▸ Set task 1
Transcribe the article on scaling AI and ML in hybrid cloud, everything from "This topic deserves" down to "of this blog.".
▸ Set task 2
Do these statements agree with the article on scaling AI and ML in hybrid cloud? Answer yes or no for each, and quote the words of the article that decide it.
(a) The video podcast was hosted by Srikanth Vijayaraghavan.
(b) Hybrid cloud is described as the de facto standard for many enterprises today.
(c) Alaric Thomas speaks for NVIDIA.
▸ Set task 3
Resume the article on scaling AI and ML in hybrid cloud after its last sentence.

New insights and recommendations: Scaling AI and ML in hybrid cloud

TechExperts · ‎03-15-2022

Gain real-world insights on expected challenges and essential steps to successfully building and managing AI and ML workloads in the hybrid cloud. In a conversation hosted by Pat Moorhead, with Moor Insights and Strategy, HPE GreenLake’s Alaric Thomas and NVIDIA’s Srikanth Vijayaraghavan share what organizations are experiencing and how HPE and NVIDIA can help.

It’s not bold or surprising to say that the future belongs to hybrid cloud. In fact, you could go a step further and say that hybrid cloud is the de facto standard for many enterprises today. The interesting truth behind these statements is that some enterprises haven't necessarily kept up and are doing only certain workloads – particularly AI workloads – in the public cloud. But that’s about to change, as artificial intelligence (AI) and machine learning (ML) find their place in the hybrid cloud and extend to the edge.

This topic deserves exploring. And that’s exactly the crux of the discussion during a recent video podcast hosted by Pat Moorhead, with Moor Insights and Strategy, as he talked with Alaric Thomas of HPE GreenLake and Srikanth Vijayaraghavan of NVIDIA. You can read the highlights and key takeaways here, based on what Alaric and Srikanth are hearing from organizations and data scientists – and from what they’ve gained from their own experiences. Then, if you want to dig deeper and learn more, you catch the entire podcast on demand at the end of this blog.

3 issues affecting how AI and ML are evolving

Costs always matter. In particular, organizations are keenly interested in how costs can be more transparent when it comes to AI and ML services. Here’s what often happens: You pick up an AI/ML service that seems well priced, with a clear idea of how you’ll consume the services. But along the way, you discover multiple other services that have to be bundled in to truly meet your end-to-end use case. This kind of surprise is something you clearly want to avoid.
Data lineage and data governance are key throughout the process. Today, data scientists have access to great tooling that goes from model building, investigation, training, deploying, testing, and use cases. But at the end of the data science workflow, questions arise: How accurate is the model? Are your predictions now drifting from what's actually happening? How did your model come up with those predictions? And how did you get those numbers? Organizations are definitely seeking ways to answer these questions.

▸ Stored rows
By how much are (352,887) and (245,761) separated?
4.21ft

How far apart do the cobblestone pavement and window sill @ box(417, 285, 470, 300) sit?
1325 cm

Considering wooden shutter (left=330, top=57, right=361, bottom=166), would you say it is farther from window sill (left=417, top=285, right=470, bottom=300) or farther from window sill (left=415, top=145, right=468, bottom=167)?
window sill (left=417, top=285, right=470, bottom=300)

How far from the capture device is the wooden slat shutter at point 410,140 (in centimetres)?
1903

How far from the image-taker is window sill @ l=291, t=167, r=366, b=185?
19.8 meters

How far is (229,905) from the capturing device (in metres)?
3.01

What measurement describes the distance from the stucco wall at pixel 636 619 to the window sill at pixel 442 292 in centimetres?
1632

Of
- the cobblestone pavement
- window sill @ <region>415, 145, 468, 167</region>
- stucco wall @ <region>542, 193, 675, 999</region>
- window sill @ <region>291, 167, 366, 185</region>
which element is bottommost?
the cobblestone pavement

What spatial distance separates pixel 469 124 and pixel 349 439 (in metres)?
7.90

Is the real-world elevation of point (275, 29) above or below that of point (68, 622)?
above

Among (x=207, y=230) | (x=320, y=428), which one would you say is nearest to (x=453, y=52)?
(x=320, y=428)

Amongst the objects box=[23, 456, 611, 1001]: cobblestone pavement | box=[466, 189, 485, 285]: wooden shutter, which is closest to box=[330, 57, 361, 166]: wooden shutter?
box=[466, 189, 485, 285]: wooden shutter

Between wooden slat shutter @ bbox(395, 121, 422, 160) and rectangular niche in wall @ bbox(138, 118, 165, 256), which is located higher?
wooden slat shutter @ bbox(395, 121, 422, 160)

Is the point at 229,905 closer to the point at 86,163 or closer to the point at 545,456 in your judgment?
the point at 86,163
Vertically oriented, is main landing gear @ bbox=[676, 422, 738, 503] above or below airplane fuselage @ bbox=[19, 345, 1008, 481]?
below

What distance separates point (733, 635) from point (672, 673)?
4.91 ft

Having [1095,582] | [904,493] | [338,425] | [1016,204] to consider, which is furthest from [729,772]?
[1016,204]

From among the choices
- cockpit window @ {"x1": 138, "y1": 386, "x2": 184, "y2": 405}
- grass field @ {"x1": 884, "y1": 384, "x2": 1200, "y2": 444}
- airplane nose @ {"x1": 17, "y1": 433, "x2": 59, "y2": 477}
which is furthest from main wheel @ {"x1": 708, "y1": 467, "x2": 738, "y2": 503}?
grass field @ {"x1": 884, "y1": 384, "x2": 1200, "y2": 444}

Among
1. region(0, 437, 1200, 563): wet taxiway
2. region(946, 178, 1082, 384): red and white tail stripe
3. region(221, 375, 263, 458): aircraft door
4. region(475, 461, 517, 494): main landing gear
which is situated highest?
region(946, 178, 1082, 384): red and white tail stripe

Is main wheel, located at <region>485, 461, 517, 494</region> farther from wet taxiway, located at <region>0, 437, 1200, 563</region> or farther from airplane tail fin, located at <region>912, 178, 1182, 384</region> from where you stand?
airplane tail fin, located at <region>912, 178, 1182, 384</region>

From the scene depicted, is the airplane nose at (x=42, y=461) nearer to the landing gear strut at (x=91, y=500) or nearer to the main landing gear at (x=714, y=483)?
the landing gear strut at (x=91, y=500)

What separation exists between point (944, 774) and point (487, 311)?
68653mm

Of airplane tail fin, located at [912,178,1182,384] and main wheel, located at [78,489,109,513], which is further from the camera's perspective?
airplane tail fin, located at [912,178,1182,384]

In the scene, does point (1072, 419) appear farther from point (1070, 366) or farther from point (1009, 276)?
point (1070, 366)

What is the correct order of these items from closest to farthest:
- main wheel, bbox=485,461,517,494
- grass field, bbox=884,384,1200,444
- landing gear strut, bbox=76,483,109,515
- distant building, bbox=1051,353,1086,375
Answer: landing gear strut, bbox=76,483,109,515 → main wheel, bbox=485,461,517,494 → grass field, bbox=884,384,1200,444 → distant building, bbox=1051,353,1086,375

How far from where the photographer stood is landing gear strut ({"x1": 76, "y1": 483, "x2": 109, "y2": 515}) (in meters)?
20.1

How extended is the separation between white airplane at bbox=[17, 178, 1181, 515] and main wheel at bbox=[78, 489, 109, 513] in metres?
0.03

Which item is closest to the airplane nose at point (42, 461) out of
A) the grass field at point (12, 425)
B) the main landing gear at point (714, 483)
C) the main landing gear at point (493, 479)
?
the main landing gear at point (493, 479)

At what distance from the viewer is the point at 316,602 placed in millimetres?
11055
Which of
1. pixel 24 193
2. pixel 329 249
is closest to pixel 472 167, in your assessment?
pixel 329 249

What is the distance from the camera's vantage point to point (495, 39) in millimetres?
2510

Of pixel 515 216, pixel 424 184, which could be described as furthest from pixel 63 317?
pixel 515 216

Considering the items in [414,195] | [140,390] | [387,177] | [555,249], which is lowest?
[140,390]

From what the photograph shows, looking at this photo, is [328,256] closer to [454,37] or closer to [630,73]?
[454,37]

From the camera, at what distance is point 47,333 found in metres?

▸ Final answer 1
This topic deserves exploring. And that’s exactly the crux of the discussion during a recent video podcast hosted by Pat Moorhead, with Moor Insights and Strategy, as he talked with Alaric Thomas of HPE GreenLake and Srikanth Vijayaraghavan of NVIDIA. You can read the highlights and key takeaways here, based on what Alaric and Srikanth are hearing from organizations and data scientists – and from what they’ve gained from their own experiences. Then, if you want to dig deeper and learn more, you catch the entire podcast on demand at the end of this blog.

▸ Final answer 2
(a) No: "hosted by Pat Moorhead, with Moor Insights and Strategy"
(b) Yes: "hybrid cloud is the de facto standard for many enterprises today"
(c) No: "Alaric Thomas of HPE GreenLake"

▸ Final answer 3
Resource management is essential. You need to make the best use of resources available to you on data science platforms. Doing so takes you exploring in two directions. One: You have more data science workloads that you want to run than you have GPU resources. So how do you split up a GPU resource to support multiple workloads at any one time? Two: You have a model to train, and that model won't fit or the training data won't fit in the memory of one GPU. So how do you parallelize GPUs and the memory associated with them to train a model at higher levels of accuracy? Organizations are actively looking for solutions here.

5 areas to address when building the optimal AI/ML infrastructure

Managing the infrastructure. Historically, in terms of workloads, AI has always been thought of as the supercomputer sitting somewhere in the corner of the data center, granting numbers. Yet today, AI is pervasive in enterprise workloads, which sets up the expectation that it should be mainstream and using the same servers used for any other enterprise workloads. So the question arises: How can you manage this as one unified entity and not have specialized infrastructure sitting somewhere? This quickly makes ITOps a priority.
Starting the AI journey with confidence. The reality is it’s not always easy to get going with AI. You can search on your own for tips and information. But it’s also good for companies with expertise to share what they know, offering insight on what is needed to get started right away – so you can go more quickly from experimentation to production.
Focusing on the hardware infrastructure. To run AI and ML, organizations need a high-performance infrastructure, ideally one that is fine-tuned to your exact needs and therefore eliminates the guesswork.
Extending DevOps methodology into MLOps. Bringing specific aspects of the DevOps model into what’s now referred to as MLOps creates the right layer to sit on top of the hardware and management orchestration layer and bring everything together.
Using containers to execute the AI workflow. Having the right container strategy in place adds to the layers – so you have the hardware management layer and management orchestration layer, a layer to manage the clusters, plus the right AI apps libraries to sit on top of that. This all adds up to an optimal infrastructure.

Be committed to moving ahead with AI and ML – knowing that complexity is part of the journey

Wherever you look in the data science world, you’ll see complexity in the AI and ML workflows and pipelines, coupled with the reality that everything is constantly changing. The velocity of change is impressive and oftentimes overwhelming. In the case of some tools, a new release comes out every three-to-four months. Every time a change rolls through, it can have ramifications through the complete technology stack – from storage and compute all the way up to the components that you thought you were happily running on the previous version.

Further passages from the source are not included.